18: Randall Cobb displayed the veteran wiles the team desired.  He also missed time again, managing just 371 snaps.  He was very efficient, averaging 9.6 yards per target, but he had just 375 receiving yards, his lowest since his rookie year.  He again had a fine catch percentage (71.8%) and contributed 5 touchdowns and 21 first downs off 28 receptions.  One might have hoped for more volume.  He is working his way back from a core injury.  

19: Equanimeous St. Brown is a useful player.  He has improved his blocking, he has the speed to be a legitimate threat on jet sweeps, and he is fun to watch when he has the ball in his hands.  He gained 98 receiving yards while playing 292 snaps.  I have thought that he would break out each year of his career.  He is such a big target when he plays in the slot or in a condensed formation as a boundary wide receiver.

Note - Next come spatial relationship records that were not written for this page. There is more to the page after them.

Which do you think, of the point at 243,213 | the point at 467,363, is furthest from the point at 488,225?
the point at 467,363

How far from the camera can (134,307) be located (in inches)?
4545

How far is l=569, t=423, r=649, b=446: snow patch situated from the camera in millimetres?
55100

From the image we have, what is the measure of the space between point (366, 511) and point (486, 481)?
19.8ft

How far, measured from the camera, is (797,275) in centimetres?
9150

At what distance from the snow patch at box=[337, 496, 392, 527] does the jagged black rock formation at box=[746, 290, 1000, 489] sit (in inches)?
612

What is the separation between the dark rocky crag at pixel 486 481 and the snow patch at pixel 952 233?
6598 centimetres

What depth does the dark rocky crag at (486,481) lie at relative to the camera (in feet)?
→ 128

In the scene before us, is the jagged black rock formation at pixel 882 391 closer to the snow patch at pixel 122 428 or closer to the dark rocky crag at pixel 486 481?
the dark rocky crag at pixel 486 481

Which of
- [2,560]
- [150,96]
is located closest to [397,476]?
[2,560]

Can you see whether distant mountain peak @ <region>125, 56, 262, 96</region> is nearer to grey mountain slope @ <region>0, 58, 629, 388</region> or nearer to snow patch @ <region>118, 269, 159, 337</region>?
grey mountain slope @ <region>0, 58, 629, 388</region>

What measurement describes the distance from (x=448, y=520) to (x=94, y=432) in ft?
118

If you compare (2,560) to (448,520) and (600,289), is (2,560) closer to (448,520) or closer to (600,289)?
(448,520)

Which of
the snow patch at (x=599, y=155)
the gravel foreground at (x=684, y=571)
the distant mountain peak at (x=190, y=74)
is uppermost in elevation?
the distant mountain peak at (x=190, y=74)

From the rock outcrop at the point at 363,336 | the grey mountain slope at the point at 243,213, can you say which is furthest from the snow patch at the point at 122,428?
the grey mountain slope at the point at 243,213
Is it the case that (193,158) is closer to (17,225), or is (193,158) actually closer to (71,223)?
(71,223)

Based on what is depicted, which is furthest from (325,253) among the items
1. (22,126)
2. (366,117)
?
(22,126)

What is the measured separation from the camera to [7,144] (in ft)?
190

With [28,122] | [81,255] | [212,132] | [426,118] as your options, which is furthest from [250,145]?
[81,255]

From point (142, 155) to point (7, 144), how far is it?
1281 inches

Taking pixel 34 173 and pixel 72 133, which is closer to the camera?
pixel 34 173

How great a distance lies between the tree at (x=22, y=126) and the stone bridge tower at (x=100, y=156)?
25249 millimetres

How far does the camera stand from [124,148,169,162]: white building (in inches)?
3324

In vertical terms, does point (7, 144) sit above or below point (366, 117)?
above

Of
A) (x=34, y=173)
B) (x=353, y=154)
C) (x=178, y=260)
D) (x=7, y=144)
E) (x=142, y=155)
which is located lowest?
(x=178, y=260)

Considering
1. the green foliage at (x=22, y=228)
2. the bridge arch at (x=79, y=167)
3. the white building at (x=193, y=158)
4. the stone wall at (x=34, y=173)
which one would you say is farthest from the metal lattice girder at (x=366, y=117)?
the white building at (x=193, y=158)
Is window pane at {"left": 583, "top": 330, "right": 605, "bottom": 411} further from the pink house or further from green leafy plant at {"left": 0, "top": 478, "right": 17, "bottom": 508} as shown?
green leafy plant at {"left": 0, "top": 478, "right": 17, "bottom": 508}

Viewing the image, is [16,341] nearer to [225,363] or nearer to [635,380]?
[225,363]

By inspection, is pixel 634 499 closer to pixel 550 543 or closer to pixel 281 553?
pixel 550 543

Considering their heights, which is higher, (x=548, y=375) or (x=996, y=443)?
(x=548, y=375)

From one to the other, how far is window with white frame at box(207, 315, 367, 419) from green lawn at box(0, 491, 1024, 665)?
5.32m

82: David Moore is the receiver the Packers acquired to return punts.  He looked competent on special teams in week 17 but missed week 18 due to being on the Covid list.  He should play in the divisional playoff game.

83: Marquez Valdes-Scantling did not have the break out year that was hoped for and he missed six games, but he continued to be the vertical threat that prevents safeties from clamping down on Davante Adams.  Valdes-Scantling improved his blocking and showed signs of being a more complete receiver.

86:  Malik Taylor played mostly special teams.  He played 32 snaps on offense and 116 on special teams. 

88: Juwan Winfree is intriguing as a boundary receiver who seems to know how to get open.  However, a couple of fumbles contributed to limited playing time.   

The offense is pretty dependent on Rodgers, Adams, Jones, and Dillon.  So far this year, the complementary pieces have contributed enough to put the Packers over the hump in most games.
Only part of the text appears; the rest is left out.